A SINFONIA DE UM PROGRESSO DESORDENADO
Vencedor de quatro troféus no Festival de Brasília (melhor direção entre eles), BRASIL S/A chega ao circuito, ou melhor, ao fiapo de mercado reservado ao cinema nacional que não repete a fórmula das “globochanchadas”. É um filme inusual de um diretor idem: se em PACIFIC (2009) o pernambucano Marcelo Pedroso reuniu vídeos dos passageiros de um cruzeiro rumo a Fernando de Noronha, agora abdica de diálogos para construir uma sinfonia da industrialização do Nordeste.
BRASIL S/A é um deleite para os olhos. Imagens bonitas captadas por uma câmera que se movimenta com leveza apresentam, de início, o trabalho de cortadores de cana-de-açúcar. Aos poucos, a cultura secular dos canaviais se modifica com a chegada das máquinas que substituem o esforço braçal, transformação que Pedroso registra com uma alusão à corrida espacial, como quem diz que não há limite para a automação e, ao mesmo tempo, a imaginação de quem está envolvido com ela.
Essa pretensão política e a narrativa sofisticada conduzem BRASIL S/A a um caminho um tantinho diferente daquele que guiou os mais delicados SUÍTE HAVANA (de Fernando Pérez, 2003) e AS QUATRO VOLTAS (Michelangelo Frammartino, 2010), outros ensaios sem diálogos que ganharam os cinemas recentemente. Pedroso afirma ter se inspirado em O HOMEM COM UMA CÂMERA (Dziga Vertov, 1929), e BERLIM, SINFONIA DA METRÓPOLE (Walter Ruttmann, 1927), mas a lembrança in escapável ao espectador é a de SÃO PAULO S/A (Luís Sérgio Person, 1965), o grande clássico brasileiro sobre a industrialização do país.

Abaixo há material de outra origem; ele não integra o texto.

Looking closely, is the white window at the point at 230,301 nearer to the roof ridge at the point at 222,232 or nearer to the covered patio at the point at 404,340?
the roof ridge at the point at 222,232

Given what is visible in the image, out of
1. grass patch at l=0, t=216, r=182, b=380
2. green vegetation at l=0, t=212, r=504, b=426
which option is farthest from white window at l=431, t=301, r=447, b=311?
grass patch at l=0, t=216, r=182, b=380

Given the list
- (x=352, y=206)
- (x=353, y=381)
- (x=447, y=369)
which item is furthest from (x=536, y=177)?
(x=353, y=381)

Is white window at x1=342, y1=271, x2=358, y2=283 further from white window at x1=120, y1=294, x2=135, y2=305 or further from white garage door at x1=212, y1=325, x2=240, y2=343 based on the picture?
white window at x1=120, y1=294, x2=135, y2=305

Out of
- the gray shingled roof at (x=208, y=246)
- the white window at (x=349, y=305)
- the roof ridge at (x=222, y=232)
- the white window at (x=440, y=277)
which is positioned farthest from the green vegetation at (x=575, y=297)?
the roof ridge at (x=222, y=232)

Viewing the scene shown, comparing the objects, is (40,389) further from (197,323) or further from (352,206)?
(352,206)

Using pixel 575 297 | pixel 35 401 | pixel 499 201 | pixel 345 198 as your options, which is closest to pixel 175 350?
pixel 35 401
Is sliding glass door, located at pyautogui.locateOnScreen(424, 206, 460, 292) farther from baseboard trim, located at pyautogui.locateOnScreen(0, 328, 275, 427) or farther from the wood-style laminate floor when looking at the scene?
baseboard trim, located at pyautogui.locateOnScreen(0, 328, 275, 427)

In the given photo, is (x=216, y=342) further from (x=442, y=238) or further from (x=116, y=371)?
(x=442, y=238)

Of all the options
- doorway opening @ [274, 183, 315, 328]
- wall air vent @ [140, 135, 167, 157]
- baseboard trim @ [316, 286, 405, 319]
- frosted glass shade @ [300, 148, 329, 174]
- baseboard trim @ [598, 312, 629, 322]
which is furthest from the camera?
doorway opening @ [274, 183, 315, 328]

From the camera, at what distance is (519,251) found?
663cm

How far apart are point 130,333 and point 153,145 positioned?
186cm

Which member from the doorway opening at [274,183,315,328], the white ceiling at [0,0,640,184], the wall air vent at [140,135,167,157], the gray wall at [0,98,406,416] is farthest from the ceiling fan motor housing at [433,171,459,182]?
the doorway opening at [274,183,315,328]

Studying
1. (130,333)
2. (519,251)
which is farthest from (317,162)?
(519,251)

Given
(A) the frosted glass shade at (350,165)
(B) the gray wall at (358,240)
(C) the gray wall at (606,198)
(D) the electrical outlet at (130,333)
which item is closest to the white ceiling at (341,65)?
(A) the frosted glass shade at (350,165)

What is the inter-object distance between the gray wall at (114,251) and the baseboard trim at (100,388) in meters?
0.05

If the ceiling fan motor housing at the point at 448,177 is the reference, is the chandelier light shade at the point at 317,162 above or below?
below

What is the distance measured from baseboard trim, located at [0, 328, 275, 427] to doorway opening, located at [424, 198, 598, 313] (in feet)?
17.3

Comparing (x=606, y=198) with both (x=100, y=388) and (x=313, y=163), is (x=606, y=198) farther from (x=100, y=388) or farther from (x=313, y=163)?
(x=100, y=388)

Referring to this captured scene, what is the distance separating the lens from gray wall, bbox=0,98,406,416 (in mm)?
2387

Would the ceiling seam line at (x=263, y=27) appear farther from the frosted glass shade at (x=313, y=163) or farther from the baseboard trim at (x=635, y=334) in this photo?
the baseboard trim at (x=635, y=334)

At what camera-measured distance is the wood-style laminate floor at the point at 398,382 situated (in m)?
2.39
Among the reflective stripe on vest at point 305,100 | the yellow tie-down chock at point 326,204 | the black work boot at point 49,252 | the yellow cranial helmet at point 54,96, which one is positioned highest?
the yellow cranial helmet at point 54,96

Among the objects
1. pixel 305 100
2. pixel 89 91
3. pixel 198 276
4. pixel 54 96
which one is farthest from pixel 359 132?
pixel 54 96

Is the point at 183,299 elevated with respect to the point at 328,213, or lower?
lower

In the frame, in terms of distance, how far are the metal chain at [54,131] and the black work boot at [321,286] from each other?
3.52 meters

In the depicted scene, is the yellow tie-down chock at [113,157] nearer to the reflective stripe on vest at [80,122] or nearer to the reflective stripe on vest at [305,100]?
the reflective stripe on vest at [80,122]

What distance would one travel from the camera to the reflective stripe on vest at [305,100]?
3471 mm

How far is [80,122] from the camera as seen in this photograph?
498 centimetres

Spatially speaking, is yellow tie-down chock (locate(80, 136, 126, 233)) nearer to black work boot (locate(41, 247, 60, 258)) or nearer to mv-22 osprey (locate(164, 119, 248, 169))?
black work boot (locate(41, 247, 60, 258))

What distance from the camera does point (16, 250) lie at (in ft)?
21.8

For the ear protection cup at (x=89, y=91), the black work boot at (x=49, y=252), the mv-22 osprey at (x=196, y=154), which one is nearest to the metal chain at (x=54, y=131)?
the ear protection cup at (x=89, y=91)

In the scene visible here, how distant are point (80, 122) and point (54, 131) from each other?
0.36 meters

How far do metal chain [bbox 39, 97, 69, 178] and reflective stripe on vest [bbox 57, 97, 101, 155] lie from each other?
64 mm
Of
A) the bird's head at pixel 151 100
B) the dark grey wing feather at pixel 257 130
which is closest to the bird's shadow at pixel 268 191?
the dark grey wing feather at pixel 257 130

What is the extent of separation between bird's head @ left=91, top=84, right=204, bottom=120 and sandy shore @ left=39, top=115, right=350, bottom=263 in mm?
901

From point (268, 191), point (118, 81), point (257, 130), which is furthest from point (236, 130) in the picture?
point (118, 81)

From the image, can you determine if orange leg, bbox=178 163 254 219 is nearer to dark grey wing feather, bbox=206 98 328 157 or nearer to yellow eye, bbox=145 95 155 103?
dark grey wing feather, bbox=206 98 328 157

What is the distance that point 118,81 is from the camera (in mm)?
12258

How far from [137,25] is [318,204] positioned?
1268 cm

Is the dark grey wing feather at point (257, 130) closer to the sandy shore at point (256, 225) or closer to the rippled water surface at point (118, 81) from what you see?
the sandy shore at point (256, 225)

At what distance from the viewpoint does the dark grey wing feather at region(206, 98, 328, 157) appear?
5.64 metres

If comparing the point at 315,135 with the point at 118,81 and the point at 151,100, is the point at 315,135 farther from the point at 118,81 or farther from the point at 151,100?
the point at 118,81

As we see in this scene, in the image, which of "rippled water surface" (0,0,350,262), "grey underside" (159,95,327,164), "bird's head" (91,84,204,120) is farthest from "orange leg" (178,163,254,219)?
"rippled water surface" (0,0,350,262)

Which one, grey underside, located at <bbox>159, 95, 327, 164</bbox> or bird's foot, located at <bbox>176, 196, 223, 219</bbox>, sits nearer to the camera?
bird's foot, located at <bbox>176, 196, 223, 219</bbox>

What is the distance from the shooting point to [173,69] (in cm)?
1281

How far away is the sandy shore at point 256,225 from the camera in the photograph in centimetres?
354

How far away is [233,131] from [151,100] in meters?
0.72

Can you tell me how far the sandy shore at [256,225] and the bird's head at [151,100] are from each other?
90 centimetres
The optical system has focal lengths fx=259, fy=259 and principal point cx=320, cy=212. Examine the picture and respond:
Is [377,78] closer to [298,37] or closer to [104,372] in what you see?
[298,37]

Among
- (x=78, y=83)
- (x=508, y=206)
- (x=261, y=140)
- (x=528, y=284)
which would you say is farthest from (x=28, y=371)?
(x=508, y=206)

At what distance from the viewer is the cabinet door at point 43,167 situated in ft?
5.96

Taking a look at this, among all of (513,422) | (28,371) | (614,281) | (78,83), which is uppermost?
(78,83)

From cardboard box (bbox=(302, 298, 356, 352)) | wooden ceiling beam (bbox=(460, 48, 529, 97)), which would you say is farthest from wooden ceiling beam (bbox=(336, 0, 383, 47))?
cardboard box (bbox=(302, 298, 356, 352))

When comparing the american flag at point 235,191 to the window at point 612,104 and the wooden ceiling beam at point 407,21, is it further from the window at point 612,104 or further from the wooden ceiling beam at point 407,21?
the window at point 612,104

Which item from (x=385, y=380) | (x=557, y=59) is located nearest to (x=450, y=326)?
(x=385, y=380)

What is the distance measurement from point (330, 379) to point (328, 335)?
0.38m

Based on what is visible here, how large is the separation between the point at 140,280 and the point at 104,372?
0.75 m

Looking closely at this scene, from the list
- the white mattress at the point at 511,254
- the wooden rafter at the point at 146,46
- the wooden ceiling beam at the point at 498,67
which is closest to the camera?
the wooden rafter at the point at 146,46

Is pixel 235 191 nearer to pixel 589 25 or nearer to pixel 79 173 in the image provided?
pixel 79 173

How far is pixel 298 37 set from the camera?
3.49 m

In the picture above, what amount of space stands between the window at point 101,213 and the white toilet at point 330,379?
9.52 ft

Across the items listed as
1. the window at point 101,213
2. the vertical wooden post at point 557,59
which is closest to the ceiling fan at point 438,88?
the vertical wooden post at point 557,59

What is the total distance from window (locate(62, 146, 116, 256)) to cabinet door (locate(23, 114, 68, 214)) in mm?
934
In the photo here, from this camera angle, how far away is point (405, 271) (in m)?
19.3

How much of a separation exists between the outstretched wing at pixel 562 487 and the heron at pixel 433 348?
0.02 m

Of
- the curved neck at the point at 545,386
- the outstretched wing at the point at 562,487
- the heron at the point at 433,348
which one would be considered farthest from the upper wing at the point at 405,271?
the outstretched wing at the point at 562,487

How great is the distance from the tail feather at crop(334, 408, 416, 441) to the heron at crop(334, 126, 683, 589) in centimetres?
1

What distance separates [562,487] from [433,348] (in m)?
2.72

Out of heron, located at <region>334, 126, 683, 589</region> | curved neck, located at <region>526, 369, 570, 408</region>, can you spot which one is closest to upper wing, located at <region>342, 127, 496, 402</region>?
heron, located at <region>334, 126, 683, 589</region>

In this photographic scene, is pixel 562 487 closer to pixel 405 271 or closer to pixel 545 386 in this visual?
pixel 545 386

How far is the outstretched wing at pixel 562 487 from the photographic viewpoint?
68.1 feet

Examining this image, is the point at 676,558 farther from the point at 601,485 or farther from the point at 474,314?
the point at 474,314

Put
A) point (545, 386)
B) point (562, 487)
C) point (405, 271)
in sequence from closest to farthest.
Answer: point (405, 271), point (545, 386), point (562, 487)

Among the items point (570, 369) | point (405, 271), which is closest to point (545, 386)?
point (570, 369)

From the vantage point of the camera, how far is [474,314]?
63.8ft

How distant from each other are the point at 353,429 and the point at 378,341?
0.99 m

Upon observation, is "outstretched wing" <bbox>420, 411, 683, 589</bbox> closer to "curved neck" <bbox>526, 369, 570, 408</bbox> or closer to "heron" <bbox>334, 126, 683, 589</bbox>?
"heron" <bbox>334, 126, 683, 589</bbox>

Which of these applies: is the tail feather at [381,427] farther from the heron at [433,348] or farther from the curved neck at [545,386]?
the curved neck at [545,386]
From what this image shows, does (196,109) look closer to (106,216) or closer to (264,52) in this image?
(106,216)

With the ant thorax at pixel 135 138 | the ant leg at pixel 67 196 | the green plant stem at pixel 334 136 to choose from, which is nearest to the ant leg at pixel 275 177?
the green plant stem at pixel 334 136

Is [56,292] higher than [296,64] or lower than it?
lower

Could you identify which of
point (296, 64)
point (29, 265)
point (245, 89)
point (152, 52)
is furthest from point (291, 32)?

Assim como o longa estrelado por Walmor Chagas, BRASIL S/A reflete sobre o progresso desordenado, especialmente da região que circunda o Recife, que aparece a todo instante na trama – e de maneira particularmente poética nas sequências finais; Certas associações, algumas mais inspiradas do que outras, fazem pensar em um contexto maior (a mulher seminua conduzindo o balé das escavadoras, o motorista comendo hambúrguer ao volante). Tudo funciona e se complementa, graças, além da fotografia de Ivo Lopes Araújo, ao ritmo da ótima trilha de Mateus Alves. Nem sempre, no entanto, com a mesma força. A sinfonia do Brasil descontrolado de Marcelo Pedroso tem a ver com o próprio país: é bela, sedutora, porém desigual, irregular.